10 PRINT CHR$(205.5+RND(1)); : GOTO 10
One of the difficulties of ensemble development is weighting the logic that is being develeped. For instance, one of the problems we deal with at my job is matching incoming text to it's cleaned value. We have a list of approved words ['happy', 'sad', 'angry', 'sleepy'], and a text input of 'hap'. We need to determine which valid word 'hap' should match. Some rules I can think of for properly matching are:
:D
1.)Length of input compared to cleaned word.
2.)Number of nonpositional letter matches.
3.)Number of positional letter matches.
Depending on how rules are weighted determines what the answer will be (either sad or happy). I know at my job this weighting process requires very careful politicking.
Here's a stab at 3 sentences:
Making a prediction by running multiple statistical prediction algorithms and combining their results often seems to work well. This is called an "ensemble method". Ensemble methods seem to work particularly well on collaborative filtering problems.

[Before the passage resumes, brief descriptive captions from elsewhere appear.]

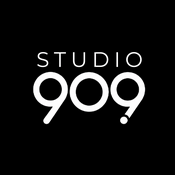 Rádio STUDIO909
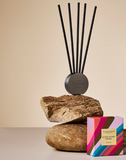 GF Gunmetal Metal Scent Scene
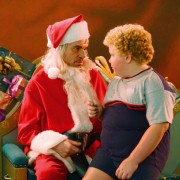 Bad Santa - galeria zdjęć - filmweb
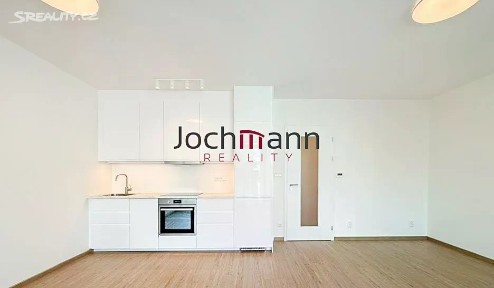 Pronájem bytu 2+kk 54 m² U Parku, Hluboká nad Vltavou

10 PRINT CHR$(205.5+RND(1)); : GOTO 10
Yeah, the term dates back at least to the 1990s. The classic survey paper (over 1000 citations!) on the subject is "Ensemble Methods in Machine Learning" [pdf] by Tom Dietterich (2000), for those who want to glance through a survey. Though be warned that some of its specific conclusions are now dated--- e.g. there's been a *lot* written in both statistics and machine learning since then on what boosting "really" is and why it works.
Dietterich presents the more machine-learning view of it, focused on algorithms, combination of predictions, iterative refinement, etc. The best survey from a statistical approach is probably Ch. 16 of this book by three Stanford profs, which you can probably read some of on Google Books.
10 PRINT CHR$(205.5+RND(1)); : GOTO 10
Algorithms produce better results working in committees, unlike you.